Jour 10 : Balayer
Ce matin, j’ai eu un sursaut d’orgueil.
Assez de tout ça : les poils, les fils, la moustache, le cerf, le pigeon, le carnet. J’ai décidé de mettre de l’ordre. Comme si un peu de ménage pouvait me rendre ma vie d’avant.
J’ai attrapé mon vieux balai et j’ai commencé à balayer le salon.

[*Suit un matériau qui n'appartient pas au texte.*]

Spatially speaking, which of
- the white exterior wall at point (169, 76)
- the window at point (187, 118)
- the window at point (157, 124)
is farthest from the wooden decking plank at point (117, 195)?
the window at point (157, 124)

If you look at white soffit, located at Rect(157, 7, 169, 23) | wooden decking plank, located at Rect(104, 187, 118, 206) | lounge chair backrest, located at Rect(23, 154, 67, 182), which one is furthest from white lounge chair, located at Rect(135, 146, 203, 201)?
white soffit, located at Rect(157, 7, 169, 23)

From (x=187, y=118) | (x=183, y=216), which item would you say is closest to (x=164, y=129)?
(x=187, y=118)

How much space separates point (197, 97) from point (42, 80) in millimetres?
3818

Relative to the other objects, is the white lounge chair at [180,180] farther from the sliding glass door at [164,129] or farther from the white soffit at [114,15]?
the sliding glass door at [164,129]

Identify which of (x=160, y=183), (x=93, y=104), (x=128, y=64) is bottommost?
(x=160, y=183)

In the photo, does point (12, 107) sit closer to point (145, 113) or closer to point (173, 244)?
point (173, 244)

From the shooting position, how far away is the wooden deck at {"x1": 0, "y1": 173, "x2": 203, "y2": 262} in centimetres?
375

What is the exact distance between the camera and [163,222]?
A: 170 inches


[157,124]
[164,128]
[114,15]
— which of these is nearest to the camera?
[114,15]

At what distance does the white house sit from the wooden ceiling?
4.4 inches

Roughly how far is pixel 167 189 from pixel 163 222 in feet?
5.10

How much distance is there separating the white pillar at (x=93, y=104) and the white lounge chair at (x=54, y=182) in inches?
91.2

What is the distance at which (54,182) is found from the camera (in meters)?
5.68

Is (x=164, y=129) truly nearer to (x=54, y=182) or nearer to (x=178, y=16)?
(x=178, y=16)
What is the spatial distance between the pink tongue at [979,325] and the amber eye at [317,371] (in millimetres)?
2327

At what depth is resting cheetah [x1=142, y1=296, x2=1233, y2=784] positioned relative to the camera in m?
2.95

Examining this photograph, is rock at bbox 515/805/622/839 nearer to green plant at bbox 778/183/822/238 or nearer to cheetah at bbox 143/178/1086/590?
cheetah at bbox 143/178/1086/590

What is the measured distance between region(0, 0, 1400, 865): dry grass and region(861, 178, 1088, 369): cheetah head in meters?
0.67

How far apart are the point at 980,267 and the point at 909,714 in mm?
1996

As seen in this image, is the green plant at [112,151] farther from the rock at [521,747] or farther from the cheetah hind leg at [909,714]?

Au début, c’était normal : poussière, miettes de chips, plumes de pigeon. Puis, les saletés se sont mises à former… des lettres.
Des mots.
J’ai reculé, le cœur battant. Sur le sol, sous mes yeux, la poussière s’alignait, fil par fil, grain par grain, pour écrire :
“On ne balaie pas un cauchemar.”
J’ai lâché le balai. Mais il a continué de bouger tout seul. Le manche vibrait, frappait le sol, raclait les murs. Les poils de la brosse se tordaient comme des doigts.
J’ai voulu courir, mais la porte était bloquée. Alors, dans ma panique, j’ai crié :
— STOP !
Et tout s’est figé. Silence complet.
Le balai est retombé inerte. La poussière aussi.
Quand j’ai repris mon souffle, j’ai remarqué une nouvelle phrase griffonnée dans mon carnet, à la dernière page ouverte :
“Balayer ne servira à rien, Enzo. Tu ne fais que remuer la crasse.”
Je n’ai aucun souvenir d’avoir écrit ça.